21 | Parabéns pra você
*** É importante estarmos lá para quem amamos, e tentar compreender quem odiamos.***
(Jay Green)
Respiro fundo olhando por uma brecha do armário, Sheila está espiando pela janela de vidro que dá para a calçada. Dante ainda não chegou.
Me volto para o bolo em meu colo e sorrio, mal posso ve-lo neste escuro entrecortado pela luz que vêm de fora, porém sei como é, sua cobertura de chocolate desce por ele como lava derretida e os morangos o adornam delicadamente que nem pequenas flores brilhantes. Não foi difícil escolher esse sabor já que o editor adora mergulhar morangos em chocolate, o difícil foi encontrar a casa de Dante com as genéricas instruções da mãe deste.
Além disso, teve a Nancy que quis de qualquer forma vir comigo, por um lado para me vigiar pois segundo ela não estou nada bem e preciso descansar, isso porque acordei sufocando ontem à noite; pois é, meus pulmões estão fazendo um péssimo trabalho. E por outro para parabenizar o aniversariante. Entendo porém os seus motivos para não vir, minha irmã está tendo provas muito importantes na faculdade e notas em medicina não são fáceis de recuperar.
Me encosto nos casacos do fundo ao sentir uma leve tontura me dominar e fecho os olhos controlando a minha respiração, o frio me faz estremecer, esse ar condicionado é realmente frio aqui dentro, olho ao redor, eu poderia pegar um dos casacos mas teria que colocar o bolo em algum lugar, o que não é uma possibilidade levando em conta que estou espremido como os livros que tento enfiar entre os outros na estante.
Rio roucamente com o pensamento e contraio imediatamente o rosto, meu peito dói como se eu tivesse levado um soco enquanto dormia.
Preciso me recuperar deste resfriado.
Então o som compassado da campainha toca, me ajeito animado sobre os joelhos e coloco um olho na brecha da porta de madeira adornada com folhas. Sheila aperta o botão do interfone que abre o portão da frente e se vira para mim murmurando prepare-se, e mesmo sabendo que ela não pode me ver concordo com a cabeça.
Ela faz um coque com os cabelos negros longos e posso ver seus fios brancos brilharem como fios de cobre, é baixinha com quadris largos no entanto, e quando se esconde atrás da porta ainda consigo ver sua silhueta.
Assim que Dante cruza a porta sua mãe pula na frente dele jogando confetes gritando:
— Surpresa! — Ele fica estagnado por uns segundos sem entender mas assim que isso acontece sorri balançando a cabeça negativamente e a abraça, sorrio instintivamente em meu esconderijo também. — Feliz 29 anos meu querido.
— Obrigado mãe. — Fala lhe dando um beijo na bochecha. — Então era isso que estava planejando?
— Mais ou menos, falta o bolo, pode pega-lo no armário Dante? — Sheila diz como quem não quer nada, tento me ajeitar em meu esconderijo e enquanto ele se aproxima minha respiração se descompassa até quase.
parar.
Meu peito dói, pelo meu ferimento de nascença e de emoção, contudo simplesmente não consigo respirar, a cada passo suas feições estão mais nítidas, curiosas e excitadas, o brilho porém parece ter deixado suas íris. Meu coração acelera quando a porta é aberta, como vou ser recebido? Carinho? Ou como intruso que não avisou sua chegada?

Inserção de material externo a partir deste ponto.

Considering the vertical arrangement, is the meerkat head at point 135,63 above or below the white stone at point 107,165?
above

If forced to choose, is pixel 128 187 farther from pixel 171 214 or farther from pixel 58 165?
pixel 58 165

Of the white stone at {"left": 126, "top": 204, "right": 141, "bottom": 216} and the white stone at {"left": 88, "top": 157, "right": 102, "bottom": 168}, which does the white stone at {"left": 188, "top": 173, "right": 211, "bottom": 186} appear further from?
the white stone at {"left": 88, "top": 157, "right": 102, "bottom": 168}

Sou entretanto surpreendido por um sorriso que parte sua face com delicadeza e pela mão que me é estendida quando balbucia:
— Jay...
— Feliz aniversário Dante. — Sussurro corando ao ser erguido, e se possível seu sorriso aumenta ainda mais. Ele pega o bolo com um olhar malicioso e sorrio ao ver o brilho voltar, o pousa na mesa e me puxa para uma abraço quente e apertado. Suspiro envolvendo as suas costas e cheiro seu perfume, como pude ousar me esquecer deste cheiro? — É tão bom te ver.
Dante me olha e seu olhar me diz o mesmo. Ele beija minha face murmurando meu anjo e então me beija de forma calma e saudosa, como que decorando cada sensação. Quando nos separamos me dou com as orbes emocionadas de Sheila atrás deste, minha face parece queimar viva.
— Dante... Sua mãe. — Murmuro e ele ri.
— Ela não parece se importar, mas a propósito. — Continua se voltando para ela, — Obrigado pela surpresa, — E se volta para mim. — você também, obrigado por estar aqui, sabe que eu te amo muito né?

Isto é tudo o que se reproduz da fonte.